The push is an ambitious effort by Brussels to conclude international trade deals and seize the opportunity left by the anti-globalisation leanings of the Trump administration in the US.
But Trade Commissioner Cecilia Malmstroem told reporters on Wednesday that the talks would not include a controversial provision known as investor-state dispute settlement, or ISDS, that has caused an uproar among anti-globalisation activists in Europe and the US.
The issue became even more pressing after the EU's highest in court in May said trade deals that included ISDS would require ratification by all the EU's national and regional parliaments, instead of fast-track approval by trade ministers and European Parliament.
Malmstroem, citing the court decision, said that the Australia and New Zealand deals would keep out ISDS and thereby offer Brussels "solid arguments" to have the trade deals not face votes in the bloc's more than 30 national and regional parliaments.
"Australia and New Zealand, in the mandate that we propose... They are EU (ratified) only," Malmstroem said at a news conference in Brussels.
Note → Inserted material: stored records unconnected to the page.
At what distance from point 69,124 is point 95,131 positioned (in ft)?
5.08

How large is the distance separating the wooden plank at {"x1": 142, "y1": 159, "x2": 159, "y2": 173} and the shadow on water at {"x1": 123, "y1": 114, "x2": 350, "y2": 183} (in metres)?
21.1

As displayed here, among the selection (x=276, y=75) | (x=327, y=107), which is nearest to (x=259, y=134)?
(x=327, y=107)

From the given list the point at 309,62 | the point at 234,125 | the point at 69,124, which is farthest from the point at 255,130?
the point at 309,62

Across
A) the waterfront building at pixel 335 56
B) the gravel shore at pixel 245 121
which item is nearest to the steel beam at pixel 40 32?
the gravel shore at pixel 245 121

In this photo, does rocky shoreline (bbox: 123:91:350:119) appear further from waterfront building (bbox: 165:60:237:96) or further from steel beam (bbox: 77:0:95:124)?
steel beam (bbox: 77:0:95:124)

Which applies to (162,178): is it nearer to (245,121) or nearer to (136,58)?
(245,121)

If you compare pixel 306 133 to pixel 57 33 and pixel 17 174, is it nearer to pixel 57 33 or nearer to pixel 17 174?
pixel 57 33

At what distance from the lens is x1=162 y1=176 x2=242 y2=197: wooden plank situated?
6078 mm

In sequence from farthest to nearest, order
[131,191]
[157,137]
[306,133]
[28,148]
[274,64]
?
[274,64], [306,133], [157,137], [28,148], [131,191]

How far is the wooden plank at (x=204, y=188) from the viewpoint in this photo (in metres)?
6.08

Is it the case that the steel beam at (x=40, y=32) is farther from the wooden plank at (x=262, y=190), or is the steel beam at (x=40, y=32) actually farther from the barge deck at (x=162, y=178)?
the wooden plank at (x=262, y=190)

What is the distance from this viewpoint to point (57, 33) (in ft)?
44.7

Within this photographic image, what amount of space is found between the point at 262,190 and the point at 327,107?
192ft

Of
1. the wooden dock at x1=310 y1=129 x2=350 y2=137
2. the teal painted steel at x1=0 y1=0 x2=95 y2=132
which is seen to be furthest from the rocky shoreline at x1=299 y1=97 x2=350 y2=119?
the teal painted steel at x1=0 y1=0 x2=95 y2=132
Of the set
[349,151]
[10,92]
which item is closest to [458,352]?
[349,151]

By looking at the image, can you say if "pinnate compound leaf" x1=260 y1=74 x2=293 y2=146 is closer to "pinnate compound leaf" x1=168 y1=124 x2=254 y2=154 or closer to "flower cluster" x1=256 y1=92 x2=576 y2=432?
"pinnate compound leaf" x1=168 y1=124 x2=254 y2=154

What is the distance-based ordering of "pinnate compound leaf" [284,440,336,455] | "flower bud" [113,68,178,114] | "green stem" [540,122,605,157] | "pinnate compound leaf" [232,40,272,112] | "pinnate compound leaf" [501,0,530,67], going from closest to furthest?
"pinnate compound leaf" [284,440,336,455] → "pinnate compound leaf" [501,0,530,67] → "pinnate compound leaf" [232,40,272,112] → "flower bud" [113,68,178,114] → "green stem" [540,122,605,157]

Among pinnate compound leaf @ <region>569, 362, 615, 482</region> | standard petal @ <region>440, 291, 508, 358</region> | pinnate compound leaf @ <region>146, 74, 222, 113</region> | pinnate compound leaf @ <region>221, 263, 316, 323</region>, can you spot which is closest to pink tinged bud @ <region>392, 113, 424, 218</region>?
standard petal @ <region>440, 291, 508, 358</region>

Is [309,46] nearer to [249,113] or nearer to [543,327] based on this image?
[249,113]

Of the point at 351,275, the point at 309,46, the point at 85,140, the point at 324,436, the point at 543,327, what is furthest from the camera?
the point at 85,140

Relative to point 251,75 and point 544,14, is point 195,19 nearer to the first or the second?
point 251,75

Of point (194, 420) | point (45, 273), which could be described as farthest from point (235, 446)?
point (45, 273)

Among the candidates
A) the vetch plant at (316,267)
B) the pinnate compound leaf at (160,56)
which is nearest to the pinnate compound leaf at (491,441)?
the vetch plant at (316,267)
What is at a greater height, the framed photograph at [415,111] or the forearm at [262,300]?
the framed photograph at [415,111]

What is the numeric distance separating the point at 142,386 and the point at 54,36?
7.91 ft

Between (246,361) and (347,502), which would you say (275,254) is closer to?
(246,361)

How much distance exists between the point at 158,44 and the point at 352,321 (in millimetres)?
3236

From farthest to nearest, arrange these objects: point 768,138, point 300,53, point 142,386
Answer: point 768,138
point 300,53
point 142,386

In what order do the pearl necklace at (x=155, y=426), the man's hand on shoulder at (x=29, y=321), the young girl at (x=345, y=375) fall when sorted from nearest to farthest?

Recent EU trade talks, including with the US and Canada, faced bitter opposition over the ISDS system with the signed EU-Canada deal set to enter into force next week without ISDS or national parliamentary approval.
The issue came to the forefront when the EU launched the now frozen talks with the US. Opponents of ISDS warned that the practice gave too much power to multinationals that can spend big sums on powerful lawyers to overrule a government's domestic policies and laws.
ISDS has attracted strong criticism when used, for instance, by powerful companies like Philip Morris to sue Australia over its cigarette packaging rules, Eli Lilly to sue Canada over its drug patent standards and France's Veolia to sue Egypt after it raised wages.
To address the problem, the EU has so far unsuccessfully attempted to persuade international partners to create a permanent tribunal staffed by public officials.